# EXTRACTED MATERIAL
......

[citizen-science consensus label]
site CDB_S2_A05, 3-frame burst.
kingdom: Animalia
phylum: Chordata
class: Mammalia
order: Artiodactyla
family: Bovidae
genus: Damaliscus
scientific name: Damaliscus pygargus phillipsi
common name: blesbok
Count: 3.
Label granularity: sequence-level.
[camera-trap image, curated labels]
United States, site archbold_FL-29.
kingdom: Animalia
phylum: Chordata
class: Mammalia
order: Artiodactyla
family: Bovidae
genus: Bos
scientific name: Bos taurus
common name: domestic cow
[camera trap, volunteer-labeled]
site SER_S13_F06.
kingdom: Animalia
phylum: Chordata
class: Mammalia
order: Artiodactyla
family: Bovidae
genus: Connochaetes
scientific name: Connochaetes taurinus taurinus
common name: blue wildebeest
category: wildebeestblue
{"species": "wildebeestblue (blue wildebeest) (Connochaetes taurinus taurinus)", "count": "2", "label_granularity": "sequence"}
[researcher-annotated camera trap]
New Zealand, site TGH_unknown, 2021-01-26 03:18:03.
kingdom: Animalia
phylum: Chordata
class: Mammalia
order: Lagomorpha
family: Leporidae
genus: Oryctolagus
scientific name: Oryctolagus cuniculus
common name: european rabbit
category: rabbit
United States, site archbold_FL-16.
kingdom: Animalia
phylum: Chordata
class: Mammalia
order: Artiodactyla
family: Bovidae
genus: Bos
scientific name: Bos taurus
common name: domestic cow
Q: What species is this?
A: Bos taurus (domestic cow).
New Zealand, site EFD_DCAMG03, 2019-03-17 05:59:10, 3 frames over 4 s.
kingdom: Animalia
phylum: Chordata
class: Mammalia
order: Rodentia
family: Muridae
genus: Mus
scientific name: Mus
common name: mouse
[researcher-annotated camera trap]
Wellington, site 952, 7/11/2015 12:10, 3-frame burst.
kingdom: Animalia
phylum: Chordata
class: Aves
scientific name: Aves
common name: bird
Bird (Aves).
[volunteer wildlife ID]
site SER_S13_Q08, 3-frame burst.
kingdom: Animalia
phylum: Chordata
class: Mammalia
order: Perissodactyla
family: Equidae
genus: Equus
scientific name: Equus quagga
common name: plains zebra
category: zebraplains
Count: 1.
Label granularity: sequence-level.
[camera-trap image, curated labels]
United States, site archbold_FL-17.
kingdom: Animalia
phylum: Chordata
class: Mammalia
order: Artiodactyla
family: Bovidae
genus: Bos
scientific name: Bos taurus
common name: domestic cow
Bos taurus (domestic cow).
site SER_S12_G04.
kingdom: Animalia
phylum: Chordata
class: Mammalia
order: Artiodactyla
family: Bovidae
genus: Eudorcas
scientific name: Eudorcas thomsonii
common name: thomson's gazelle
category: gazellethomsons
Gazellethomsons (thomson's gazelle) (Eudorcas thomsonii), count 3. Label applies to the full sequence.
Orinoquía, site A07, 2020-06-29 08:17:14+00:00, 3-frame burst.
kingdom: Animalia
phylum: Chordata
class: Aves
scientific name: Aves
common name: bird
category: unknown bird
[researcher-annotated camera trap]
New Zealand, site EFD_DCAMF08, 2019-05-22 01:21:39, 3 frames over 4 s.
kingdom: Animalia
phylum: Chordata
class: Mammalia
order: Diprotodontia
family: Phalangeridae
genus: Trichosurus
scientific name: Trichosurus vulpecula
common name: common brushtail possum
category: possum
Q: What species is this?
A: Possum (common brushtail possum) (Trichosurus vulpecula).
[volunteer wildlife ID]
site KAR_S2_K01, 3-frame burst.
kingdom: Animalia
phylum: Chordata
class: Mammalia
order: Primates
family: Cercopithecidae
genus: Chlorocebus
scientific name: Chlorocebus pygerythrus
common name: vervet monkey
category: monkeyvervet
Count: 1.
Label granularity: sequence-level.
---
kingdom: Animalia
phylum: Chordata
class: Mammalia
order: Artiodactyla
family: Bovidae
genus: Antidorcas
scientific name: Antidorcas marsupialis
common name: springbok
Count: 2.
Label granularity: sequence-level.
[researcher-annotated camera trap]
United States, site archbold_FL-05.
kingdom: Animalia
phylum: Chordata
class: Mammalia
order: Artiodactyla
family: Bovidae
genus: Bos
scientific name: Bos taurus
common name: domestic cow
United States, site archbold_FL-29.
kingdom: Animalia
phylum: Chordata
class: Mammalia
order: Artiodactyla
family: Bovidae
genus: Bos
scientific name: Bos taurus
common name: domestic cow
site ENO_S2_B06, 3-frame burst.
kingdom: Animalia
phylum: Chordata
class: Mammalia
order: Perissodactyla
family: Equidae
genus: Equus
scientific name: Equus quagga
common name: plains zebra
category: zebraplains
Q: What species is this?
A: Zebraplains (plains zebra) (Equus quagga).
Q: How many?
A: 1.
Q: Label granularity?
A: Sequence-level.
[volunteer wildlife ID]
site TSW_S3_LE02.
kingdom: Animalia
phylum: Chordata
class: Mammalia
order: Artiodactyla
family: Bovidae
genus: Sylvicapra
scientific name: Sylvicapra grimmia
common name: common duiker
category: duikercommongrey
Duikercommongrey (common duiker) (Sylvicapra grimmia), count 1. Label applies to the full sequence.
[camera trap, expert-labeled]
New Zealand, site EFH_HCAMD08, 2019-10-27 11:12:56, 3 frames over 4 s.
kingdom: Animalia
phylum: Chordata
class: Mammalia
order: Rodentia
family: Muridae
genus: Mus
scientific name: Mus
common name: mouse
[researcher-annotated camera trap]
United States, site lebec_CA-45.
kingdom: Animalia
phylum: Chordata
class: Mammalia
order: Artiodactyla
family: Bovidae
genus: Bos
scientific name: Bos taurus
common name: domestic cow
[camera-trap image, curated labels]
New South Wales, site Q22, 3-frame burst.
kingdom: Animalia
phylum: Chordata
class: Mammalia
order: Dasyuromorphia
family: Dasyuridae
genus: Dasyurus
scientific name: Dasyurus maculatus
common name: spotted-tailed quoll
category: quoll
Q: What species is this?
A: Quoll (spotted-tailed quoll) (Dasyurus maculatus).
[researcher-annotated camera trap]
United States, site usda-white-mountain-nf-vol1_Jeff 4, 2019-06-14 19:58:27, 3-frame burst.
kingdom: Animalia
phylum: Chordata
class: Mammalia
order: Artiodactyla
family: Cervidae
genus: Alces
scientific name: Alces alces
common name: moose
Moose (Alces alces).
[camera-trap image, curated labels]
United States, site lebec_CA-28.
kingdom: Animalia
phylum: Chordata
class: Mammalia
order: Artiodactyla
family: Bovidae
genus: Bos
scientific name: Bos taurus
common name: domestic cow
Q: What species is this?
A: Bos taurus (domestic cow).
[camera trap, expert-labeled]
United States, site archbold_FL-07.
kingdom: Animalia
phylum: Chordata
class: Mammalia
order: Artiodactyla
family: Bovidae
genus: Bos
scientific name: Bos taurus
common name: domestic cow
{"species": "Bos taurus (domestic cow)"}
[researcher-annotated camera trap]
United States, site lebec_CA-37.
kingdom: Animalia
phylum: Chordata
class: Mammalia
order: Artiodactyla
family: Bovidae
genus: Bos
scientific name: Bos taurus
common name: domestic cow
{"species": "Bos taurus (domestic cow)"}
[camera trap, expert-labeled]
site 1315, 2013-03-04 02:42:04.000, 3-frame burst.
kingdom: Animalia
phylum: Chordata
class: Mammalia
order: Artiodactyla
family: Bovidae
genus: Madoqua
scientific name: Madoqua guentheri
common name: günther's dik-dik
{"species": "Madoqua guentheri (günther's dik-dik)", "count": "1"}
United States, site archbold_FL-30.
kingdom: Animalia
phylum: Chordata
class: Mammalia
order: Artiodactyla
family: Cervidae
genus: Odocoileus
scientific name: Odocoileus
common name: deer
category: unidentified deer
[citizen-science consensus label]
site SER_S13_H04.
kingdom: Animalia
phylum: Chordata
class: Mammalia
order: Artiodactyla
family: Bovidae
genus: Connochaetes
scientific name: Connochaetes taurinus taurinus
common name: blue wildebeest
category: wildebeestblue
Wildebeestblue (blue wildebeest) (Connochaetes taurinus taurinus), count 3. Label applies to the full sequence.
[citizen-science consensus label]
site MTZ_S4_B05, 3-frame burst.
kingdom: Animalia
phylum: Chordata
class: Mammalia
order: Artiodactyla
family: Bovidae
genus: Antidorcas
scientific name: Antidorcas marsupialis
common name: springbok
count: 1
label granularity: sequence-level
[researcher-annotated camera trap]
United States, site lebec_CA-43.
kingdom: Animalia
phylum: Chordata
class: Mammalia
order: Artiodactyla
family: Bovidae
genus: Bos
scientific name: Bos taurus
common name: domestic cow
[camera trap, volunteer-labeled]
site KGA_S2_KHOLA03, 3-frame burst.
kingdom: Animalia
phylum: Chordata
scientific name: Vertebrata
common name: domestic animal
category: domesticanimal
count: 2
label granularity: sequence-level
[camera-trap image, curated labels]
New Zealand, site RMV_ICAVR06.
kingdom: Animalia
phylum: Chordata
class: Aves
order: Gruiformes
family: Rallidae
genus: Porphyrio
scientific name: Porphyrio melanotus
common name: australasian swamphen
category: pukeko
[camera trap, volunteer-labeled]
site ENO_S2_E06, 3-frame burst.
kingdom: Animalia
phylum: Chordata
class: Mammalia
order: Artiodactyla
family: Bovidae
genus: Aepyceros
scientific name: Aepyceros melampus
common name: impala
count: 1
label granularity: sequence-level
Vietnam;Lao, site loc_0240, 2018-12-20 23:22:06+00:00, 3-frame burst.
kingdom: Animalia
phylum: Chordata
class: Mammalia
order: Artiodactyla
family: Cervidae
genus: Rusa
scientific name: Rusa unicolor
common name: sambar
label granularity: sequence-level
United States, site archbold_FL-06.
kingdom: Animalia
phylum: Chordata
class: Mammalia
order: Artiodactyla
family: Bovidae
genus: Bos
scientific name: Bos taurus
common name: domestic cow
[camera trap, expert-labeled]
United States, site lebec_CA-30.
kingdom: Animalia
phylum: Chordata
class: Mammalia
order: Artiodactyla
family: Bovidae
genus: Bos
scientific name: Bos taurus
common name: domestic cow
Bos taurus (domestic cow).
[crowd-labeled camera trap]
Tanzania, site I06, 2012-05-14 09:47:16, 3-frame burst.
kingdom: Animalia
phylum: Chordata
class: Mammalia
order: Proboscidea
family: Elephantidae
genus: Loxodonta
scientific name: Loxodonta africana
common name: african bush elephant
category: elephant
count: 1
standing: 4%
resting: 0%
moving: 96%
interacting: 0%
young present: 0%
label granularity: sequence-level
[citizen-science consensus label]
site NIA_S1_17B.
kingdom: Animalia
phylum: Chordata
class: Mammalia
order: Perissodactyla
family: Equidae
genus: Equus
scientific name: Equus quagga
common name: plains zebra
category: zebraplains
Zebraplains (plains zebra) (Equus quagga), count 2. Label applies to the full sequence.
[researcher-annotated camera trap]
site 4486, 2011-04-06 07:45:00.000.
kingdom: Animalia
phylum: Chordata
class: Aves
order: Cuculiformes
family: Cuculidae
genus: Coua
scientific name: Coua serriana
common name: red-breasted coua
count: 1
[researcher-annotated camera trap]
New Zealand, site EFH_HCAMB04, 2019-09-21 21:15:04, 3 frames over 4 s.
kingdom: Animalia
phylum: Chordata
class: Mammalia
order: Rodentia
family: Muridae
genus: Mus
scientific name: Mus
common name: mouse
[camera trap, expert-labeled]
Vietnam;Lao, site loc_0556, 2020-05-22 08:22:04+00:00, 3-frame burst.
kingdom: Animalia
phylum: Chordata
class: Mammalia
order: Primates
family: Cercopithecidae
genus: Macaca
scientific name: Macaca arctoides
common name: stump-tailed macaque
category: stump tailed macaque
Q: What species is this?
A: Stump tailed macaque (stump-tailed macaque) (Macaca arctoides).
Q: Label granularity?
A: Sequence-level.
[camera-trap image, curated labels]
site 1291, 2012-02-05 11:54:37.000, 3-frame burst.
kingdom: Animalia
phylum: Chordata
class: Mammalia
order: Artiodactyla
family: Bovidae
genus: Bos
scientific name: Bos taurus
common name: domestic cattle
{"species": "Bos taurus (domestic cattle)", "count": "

......

# TASK DESCRIPTION
Set down, exactly as they stand above, the lines starting with the line with "site NIA_S1_17B." and going on through the line with "Vietnam;Lao, site loc_0556, 2020-05-22", and no others.

# RESPONSE FOR THIS EXERCISE
site NIA_S1_17B.
kingdom: Animalia
phylum: Chordata
class: Mammalia
order: Perissodactyla
family: Equidae
genus: Equus
scientific name: Equus quagga
common name: plains zebra
category: zebraplains
Zebraplains (plains zebra) (Equus quagga), count 2. Label applies to the full sequence.
[researcher-annotated camera trap]
site 4486, 2011-04-06 07:45:00.000.
kingdom: Animalia
phylum: Chordata
class: Aves
order: Cuculiformes
family: Cuculidae
genus: Coua
scientific name: Coua serriana
common name: red-breasted coua
count: 1
[researcher-annotated camera trap]
New Zealand, site EFH_HCAMB04, 2019-09-21 21:15:04, 3 frames over 4 s.
kingdom: Animalia
phylum: Chordata
class: Mammalia
order: Rodentia
family: Muridae
genus: Mus
scientific name: Mus
common name: mouse
[camera trap, expert-labeled]
Vietnam;Lao, site loc_0556, 2020-05-22 08:22:04+00:00, 3-frame burst.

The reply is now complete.